Another important point to note is that China, unlike other countries, has always had a plan to take its product to the global market. For this reason, they embarked on mass production of goods which has a direct effect on the prices. While analyzing key aspects of the Chinese market, it was discovered that dumping of goods is a factor that has affected the prices of Chinese goods. Basically, excess supply of goods on the market comes with a corresponding decline in general cost of goods.
Not to mention that Beijing has pumped billions of dollars in its infrastructure sector that has improved critical areas, including highways, roads, rail network, ports together with others. This has helped industries in moving both their raw materials and finished products easily. In addition, improvement in transport has helped in reducing cost of production that might have stretched the prices of finished commodities. Likewise, the presence of stable power generation seemed to have worked well for the Chinese industries. With low cost of production in China, its manufacturing sector has flourished producing more goods that have flooded various markets worldwide.
Being the most populated nation worldwide, it has all expertise that’s needed in increasing production. Although the nation has witnessed a constant increase in the cost of wages in the past, its payment rates are still too low when compared to other developed nations. Even though it has helped in lowering the cost of production, it contravenes the labor laws that advocates for fair payment. On the positive side, Beijing is ranked first in skill development and labor productivity.
Generally speaking, the country has managed to reduce prices of their products due to low labor cost. It must be noted that a hardworking Chinese labor gets less than one dollar per hour which can translate to 80 USD per week since they supposed to work for 10 hours per day. To make matters worse, they are expected to work seven days per week. The rates are slightly higher around Beijing that pays 4 USD per hour.

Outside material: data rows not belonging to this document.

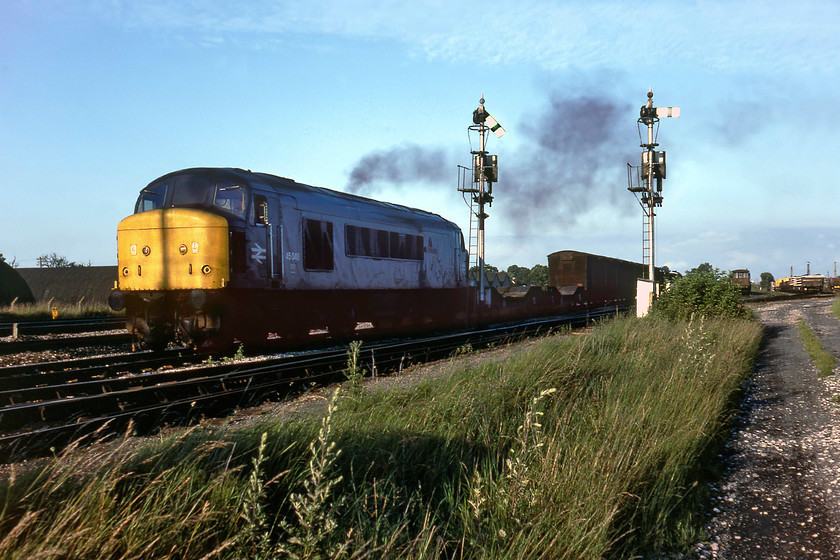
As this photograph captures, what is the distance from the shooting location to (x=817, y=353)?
13.8 meters

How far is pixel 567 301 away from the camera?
89.3 ft

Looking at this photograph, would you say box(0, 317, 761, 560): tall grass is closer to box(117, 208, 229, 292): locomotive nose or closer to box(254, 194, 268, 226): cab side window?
box(117, 208, 229, 292): locomotive nose


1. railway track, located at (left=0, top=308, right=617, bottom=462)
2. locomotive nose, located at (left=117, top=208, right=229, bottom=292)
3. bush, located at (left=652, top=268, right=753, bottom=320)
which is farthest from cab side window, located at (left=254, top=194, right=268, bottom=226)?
bush, located at (left=652, top=268, right=753, bottom=320)

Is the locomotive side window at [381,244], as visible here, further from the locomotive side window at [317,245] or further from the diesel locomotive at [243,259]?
the locomotive side window at [317,245]

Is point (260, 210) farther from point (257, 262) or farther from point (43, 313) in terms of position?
point (43, 313)

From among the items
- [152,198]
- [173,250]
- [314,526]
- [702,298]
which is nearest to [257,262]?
[173,250]

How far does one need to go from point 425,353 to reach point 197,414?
18.7ft

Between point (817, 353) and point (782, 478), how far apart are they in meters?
9.89

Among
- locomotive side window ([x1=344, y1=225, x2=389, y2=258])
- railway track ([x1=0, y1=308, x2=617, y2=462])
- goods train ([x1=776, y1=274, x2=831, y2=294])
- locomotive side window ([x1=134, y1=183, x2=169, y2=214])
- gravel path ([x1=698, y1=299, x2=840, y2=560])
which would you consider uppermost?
locomotive side window ([x1=134, y1=183, x2=169, y2=214])

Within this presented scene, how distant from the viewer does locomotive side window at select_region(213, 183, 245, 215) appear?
11742 mm

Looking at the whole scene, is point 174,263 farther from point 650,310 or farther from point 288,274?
point 650,310

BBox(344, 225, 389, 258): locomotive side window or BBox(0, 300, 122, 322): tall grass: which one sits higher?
BBox(344, 225, 389, 258): locomotive side window

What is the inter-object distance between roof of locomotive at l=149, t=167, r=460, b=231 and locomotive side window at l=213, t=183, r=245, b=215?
22cm

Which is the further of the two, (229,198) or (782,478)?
(229,198)
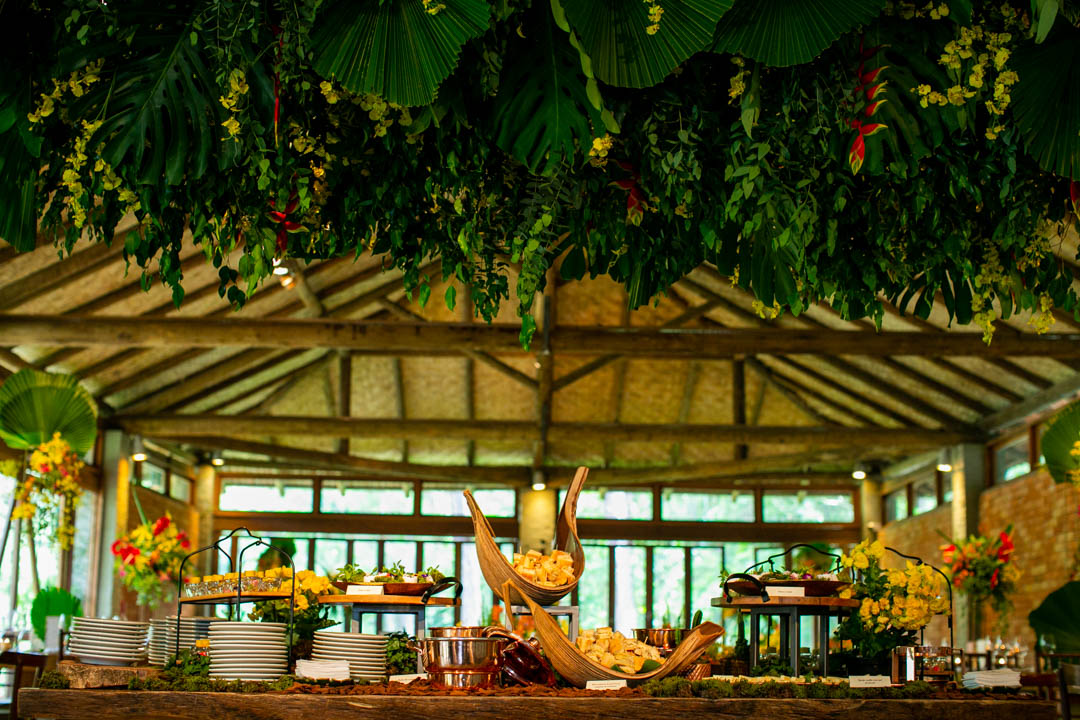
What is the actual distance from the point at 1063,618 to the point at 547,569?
654cm

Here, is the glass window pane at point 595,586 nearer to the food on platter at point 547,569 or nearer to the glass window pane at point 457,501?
the glass window pane at point 457,501

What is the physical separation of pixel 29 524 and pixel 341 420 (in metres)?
3.92

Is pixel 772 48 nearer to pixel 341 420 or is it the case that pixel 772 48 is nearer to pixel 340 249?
pixel 340 249

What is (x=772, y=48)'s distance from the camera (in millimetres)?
2482

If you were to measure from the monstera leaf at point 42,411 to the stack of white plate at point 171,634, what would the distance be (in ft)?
19.8

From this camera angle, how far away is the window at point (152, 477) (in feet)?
49.5

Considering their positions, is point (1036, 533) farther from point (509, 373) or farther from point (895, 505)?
point (509, 373)

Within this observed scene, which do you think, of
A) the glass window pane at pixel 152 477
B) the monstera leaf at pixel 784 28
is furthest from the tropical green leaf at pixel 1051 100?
the glass window pane at pixel 152 477

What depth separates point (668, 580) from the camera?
17.0 metres

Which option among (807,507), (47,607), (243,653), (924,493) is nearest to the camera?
(243,653)

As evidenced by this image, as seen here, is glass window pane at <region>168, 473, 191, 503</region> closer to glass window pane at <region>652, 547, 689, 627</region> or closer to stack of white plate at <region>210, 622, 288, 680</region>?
glass window pane at <region>652, 547, 689, 627</region>

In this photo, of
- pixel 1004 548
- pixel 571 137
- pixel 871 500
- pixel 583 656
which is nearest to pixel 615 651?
pixel 583 656

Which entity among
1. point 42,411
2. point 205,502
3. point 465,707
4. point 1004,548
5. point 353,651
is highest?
point 42,411

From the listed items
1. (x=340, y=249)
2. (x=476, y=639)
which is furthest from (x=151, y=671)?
(x=340, y=249)
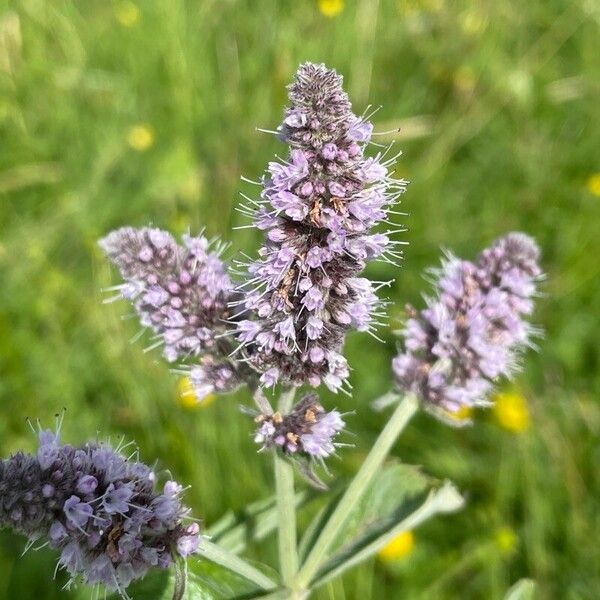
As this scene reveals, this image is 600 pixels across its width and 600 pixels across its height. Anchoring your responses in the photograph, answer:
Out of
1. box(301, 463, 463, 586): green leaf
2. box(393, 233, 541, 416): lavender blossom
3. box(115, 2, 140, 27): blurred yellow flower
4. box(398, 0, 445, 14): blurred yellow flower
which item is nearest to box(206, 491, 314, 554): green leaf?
box(301, 463, 463, 586): green leaf

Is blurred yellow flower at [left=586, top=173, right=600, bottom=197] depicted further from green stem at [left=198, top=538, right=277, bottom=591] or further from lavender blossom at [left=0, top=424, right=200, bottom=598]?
lavender blossom at [left=0, top=424, right=200, bottom=598]

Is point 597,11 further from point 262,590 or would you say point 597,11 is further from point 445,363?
point 262,590

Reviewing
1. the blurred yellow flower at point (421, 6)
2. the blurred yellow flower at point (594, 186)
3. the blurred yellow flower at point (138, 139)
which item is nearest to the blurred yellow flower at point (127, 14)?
the blurred yellow flower at point (138, 139)

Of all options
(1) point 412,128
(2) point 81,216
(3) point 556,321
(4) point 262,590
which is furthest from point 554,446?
(2) point 81,216

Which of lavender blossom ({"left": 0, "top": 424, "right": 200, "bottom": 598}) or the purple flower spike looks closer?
lavender blossom ({"left": 0, "top": 424, "right": 200, "bottom": 598})

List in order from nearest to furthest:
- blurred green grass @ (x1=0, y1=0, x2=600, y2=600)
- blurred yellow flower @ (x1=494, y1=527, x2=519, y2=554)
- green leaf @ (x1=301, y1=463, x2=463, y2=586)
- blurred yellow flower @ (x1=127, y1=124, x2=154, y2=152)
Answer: green leaf @ (x1=301, y1=463, x2=463, y2=586) → blurred yellow flower @ (x1=494, y1=527, x2=519, y2=554) → blurred green grass @ (x1=0, y1=0, x2=600, y2=600) → blurred yellow flower @ (x1=127, y1=124, x2=154, y2=152)
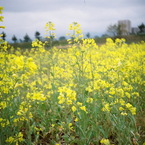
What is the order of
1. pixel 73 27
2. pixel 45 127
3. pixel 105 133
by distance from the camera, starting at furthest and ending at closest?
pixel 73 27
pixel 45 127
pixel 105 133

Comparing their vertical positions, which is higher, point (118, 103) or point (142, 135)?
point (118, 103)

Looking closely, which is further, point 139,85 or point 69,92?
point 139,85

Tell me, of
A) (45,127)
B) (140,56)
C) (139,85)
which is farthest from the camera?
(140,56)

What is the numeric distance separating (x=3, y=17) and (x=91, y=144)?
2042 mm

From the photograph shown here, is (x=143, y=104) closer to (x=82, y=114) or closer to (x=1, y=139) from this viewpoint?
(x=82, y=114)

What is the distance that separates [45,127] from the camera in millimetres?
2834

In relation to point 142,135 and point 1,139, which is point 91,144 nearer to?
point 142,135

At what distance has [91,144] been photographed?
8.37 feet

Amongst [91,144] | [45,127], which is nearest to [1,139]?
[45,127]

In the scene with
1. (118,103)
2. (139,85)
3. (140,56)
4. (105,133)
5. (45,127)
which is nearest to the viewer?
(105,133)

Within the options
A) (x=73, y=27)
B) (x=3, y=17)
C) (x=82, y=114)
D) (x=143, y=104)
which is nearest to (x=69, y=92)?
(x=82, y=114)

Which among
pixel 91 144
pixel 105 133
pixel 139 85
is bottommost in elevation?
pixel 91 144

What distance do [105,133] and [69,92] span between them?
0.77m

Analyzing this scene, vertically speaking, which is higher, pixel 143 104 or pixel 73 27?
pixel 73 27
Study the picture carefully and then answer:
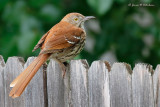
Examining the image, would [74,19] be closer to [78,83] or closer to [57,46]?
[57,46]

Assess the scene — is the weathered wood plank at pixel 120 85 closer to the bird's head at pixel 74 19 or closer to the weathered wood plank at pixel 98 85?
the weathered wood plank at pixel 98 85

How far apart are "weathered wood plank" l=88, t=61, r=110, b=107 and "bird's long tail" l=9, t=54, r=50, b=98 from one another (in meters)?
0.45

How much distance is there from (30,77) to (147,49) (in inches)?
106

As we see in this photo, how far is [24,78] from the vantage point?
3.51 meters

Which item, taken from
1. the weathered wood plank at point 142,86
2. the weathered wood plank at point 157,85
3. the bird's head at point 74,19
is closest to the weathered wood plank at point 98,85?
the weathered wood plank at point 142,86

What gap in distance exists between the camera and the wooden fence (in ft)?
10.6

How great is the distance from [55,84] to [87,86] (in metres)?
0.32

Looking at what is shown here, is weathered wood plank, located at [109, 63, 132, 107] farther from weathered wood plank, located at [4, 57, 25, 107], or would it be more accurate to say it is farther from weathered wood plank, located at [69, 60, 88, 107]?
weathered wood plank, located at [4, 57, 25, 107]

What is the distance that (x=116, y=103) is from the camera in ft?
11.1

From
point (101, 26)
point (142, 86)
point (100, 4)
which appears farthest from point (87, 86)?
point (101, 26)

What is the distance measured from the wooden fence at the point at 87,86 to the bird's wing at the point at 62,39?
0.26 m

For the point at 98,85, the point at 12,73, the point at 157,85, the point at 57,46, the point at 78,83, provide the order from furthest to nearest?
the point at 57,46 < the point at 12,73 < the point at 78,83 < the point at 98,85 < the point at 157,85

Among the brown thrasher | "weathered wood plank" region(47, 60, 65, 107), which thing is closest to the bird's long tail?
the brown thrasher

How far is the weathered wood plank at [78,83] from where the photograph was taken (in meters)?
3.54
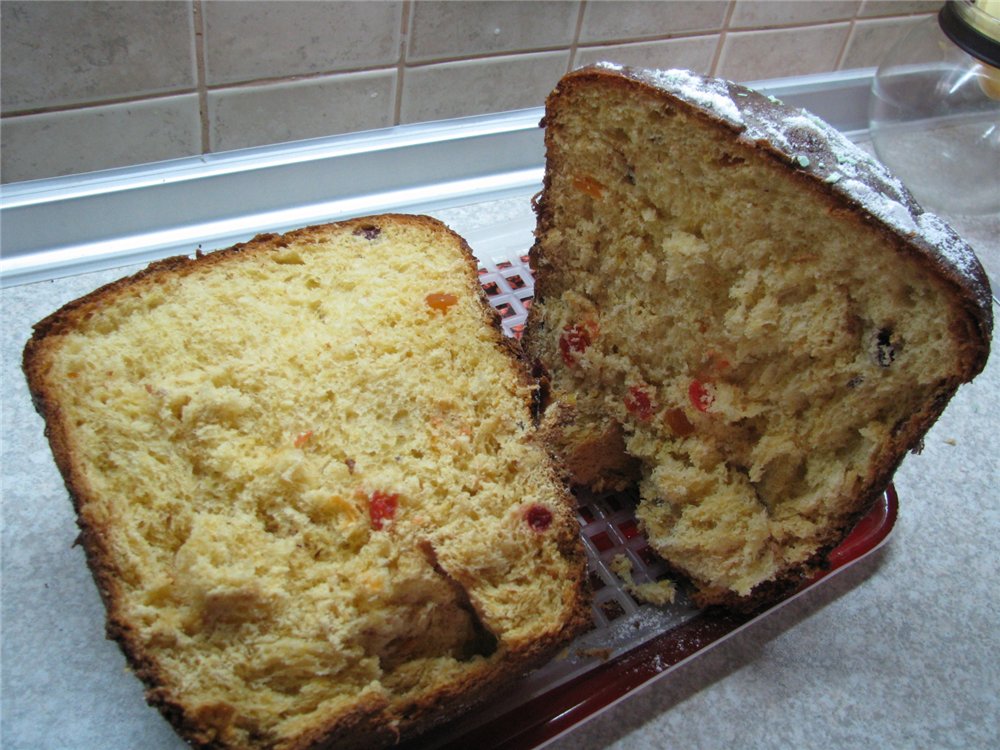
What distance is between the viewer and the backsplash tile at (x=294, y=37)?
1.62 m

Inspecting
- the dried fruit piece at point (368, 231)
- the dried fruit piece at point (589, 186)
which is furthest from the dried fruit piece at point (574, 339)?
the dried fruit piece at point (368, 231)

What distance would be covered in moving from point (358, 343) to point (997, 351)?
153cm

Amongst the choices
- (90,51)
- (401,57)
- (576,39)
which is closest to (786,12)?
(576,39)

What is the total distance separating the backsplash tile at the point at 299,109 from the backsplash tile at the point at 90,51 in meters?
0.13

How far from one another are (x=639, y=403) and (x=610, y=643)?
0.39 metres

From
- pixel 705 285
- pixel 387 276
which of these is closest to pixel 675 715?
pixel 705 285

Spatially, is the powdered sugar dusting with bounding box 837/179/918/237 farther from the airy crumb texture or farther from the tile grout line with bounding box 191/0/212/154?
the tile grout line with bounding box 191/0/212/154

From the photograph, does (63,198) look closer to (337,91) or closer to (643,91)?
(337,91)

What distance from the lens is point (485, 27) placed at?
6.21 ft

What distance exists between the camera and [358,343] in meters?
1.25

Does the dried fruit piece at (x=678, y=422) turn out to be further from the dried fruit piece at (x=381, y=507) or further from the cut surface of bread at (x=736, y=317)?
the dried fruit piece at (x=381, y=507)

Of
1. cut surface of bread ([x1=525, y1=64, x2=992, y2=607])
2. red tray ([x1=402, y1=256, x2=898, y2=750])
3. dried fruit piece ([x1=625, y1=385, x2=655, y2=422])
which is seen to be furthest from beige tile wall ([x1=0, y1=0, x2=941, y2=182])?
red tray ([x1=402, y1=256, x2=898, y2=750])

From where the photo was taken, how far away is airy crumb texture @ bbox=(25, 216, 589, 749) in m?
1.02

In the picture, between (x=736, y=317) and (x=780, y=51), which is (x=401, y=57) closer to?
(x=736, y=317)
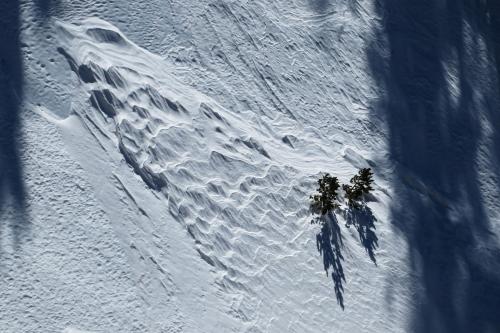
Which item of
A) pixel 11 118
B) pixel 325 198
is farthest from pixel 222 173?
pixel 11 118

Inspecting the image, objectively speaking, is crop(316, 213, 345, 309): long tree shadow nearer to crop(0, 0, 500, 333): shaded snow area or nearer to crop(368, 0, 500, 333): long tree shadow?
crop(0, 0, 500, 333): shaded snow area

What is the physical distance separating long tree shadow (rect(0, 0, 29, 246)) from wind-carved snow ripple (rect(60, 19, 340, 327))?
322 millimetres

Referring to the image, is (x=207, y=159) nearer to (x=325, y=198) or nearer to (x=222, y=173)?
(x=222, y=173)

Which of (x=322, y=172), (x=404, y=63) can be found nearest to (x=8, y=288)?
(x=322, y=172)

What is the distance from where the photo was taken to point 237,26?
5406mm

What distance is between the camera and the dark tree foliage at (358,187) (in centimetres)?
497

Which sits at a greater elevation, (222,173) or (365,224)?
(222,173)

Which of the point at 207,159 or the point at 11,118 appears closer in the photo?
the point at 11,118

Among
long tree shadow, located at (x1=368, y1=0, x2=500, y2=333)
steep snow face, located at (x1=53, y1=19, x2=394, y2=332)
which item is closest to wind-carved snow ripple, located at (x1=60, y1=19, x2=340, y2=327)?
steep snow face, located at (x1=53, y1=19, x2=394, y2=332)

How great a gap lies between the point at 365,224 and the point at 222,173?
3.32 feet

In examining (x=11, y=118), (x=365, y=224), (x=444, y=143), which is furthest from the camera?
(x=444, y=143)

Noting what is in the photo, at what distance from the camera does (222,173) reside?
188 inches

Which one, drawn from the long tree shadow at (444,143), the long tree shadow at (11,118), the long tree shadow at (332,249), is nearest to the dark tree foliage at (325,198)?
the long tree shadow at (332,249)

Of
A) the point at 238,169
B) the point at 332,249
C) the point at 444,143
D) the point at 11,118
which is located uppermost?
the point at 11,118
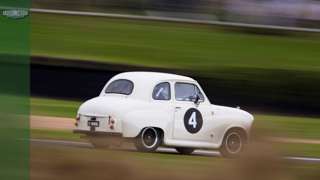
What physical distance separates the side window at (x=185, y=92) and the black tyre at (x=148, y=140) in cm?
31

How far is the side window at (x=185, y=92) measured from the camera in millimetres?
6465

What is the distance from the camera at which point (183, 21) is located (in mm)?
12609

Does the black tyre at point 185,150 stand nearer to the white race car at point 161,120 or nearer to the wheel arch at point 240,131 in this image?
the white race car at point 161,120

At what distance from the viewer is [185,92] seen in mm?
6598

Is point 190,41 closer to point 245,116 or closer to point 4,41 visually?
point 245,116

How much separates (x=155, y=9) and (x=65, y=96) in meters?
4.18

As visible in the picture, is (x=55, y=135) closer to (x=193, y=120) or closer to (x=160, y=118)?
(x=160, y=118)

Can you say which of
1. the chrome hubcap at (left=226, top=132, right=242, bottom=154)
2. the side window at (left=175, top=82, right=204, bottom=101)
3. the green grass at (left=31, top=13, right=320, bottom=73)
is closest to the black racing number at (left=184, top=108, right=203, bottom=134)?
the side window at (left=175, top=82, right=204, bottom=101)

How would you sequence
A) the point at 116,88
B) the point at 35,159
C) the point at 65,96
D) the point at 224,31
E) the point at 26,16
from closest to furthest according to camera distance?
the point at 26,16
the point at 35,159
the point at 116,88
the point at 65,96
the point at 224,31

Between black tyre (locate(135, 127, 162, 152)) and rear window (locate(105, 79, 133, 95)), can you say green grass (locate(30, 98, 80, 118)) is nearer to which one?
rear window (locate(105, 79, 133, 95))

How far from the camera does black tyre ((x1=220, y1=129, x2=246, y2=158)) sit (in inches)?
248

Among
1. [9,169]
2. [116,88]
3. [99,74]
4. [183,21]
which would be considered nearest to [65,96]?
[99,74]

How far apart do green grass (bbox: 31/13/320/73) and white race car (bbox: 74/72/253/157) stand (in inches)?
168

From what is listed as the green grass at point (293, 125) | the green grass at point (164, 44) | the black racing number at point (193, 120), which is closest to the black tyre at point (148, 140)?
the black racing number at point (193, 120)
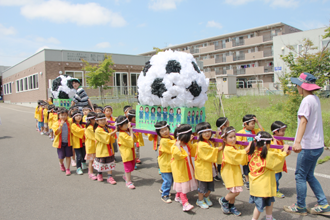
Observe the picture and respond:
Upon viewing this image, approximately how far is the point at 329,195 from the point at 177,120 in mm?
2734

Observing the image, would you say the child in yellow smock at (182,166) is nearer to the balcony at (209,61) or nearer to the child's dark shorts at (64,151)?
the child's dark shorts at (64,151)

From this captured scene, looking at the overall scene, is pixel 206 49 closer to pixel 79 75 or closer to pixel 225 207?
pixel 79 75

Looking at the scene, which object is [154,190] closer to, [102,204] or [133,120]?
[102,204]

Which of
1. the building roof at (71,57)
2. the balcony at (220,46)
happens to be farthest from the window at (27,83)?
the balcony at (220,46)

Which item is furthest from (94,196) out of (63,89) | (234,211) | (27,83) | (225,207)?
(27,83)

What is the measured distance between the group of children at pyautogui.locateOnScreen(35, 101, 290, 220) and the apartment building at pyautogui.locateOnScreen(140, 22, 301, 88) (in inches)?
1100

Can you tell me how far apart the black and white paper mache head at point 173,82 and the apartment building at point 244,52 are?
92.1 feet

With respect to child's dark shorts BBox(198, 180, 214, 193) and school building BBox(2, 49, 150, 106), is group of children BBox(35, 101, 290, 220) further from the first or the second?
school building BBox(2, 49, 150, 106)

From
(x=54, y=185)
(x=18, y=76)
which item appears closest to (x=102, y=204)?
(x=54, y=185)

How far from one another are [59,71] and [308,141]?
20.6m

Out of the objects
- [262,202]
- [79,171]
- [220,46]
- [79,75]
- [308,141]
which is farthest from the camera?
[220,46]

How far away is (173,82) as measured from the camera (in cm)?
416

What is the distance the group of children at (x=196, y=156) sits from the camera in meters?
3.10

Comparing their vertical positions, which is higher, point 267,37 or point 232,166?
point 267,37
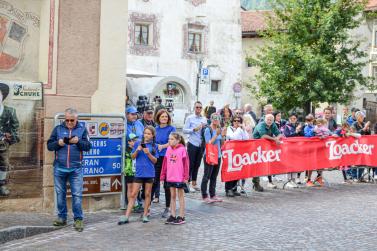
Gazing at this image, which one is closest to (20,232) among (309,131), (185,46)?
(309,131)

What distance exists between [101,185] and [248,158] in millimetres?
4274

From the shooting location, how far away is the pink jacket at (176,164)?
1119 cm

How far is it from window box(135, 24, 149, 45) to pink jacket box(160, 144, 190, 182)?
2856cm

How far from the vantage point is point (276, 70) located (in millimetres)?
32906

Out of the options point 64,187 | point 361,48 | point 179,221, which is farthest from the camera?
point 361,48

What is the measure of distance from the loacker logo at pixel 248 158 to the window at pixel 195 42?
86.8ft

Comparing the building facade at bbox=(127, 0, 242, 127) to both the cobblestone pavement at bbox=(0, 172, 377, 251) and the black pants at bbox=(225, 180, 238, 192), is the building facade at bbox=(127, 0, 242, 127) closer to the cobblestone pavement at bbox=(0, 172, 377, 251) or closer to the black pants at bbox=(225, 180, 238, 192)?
the black pants at bbox=(225, 180, 238, 192)

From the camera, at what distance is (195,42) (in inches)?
1652

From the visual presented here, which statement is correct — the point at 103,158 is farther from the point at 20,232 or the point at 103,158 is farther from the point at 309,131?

Identically, the Chinese government has not put measures that will see protection of intellectual property. This has promoted an art of duplication of products that have flooded several markets. Credible evidence shows that this nation has mastered a tendency of replicating popular products on the continent. It’s important to state that technology is the sector that’s facing these challenges.
More than two years ago, the United States entered into agreement with the Chinese government that saw the reduction of tariffs that targeted more than 800 Chinese goods. This has also helped to make the Chinese goods cheaper. Comparatively, the country values capacity building and this has helped in improving workers’ expertise in different fields. Correspondingly, Beijing has the lowest tax to business enterprises worldwide. While the United States supports a corporate tax of nearly 35 percent, China puts its corporate tax at 25 percent reducing the cost of starting.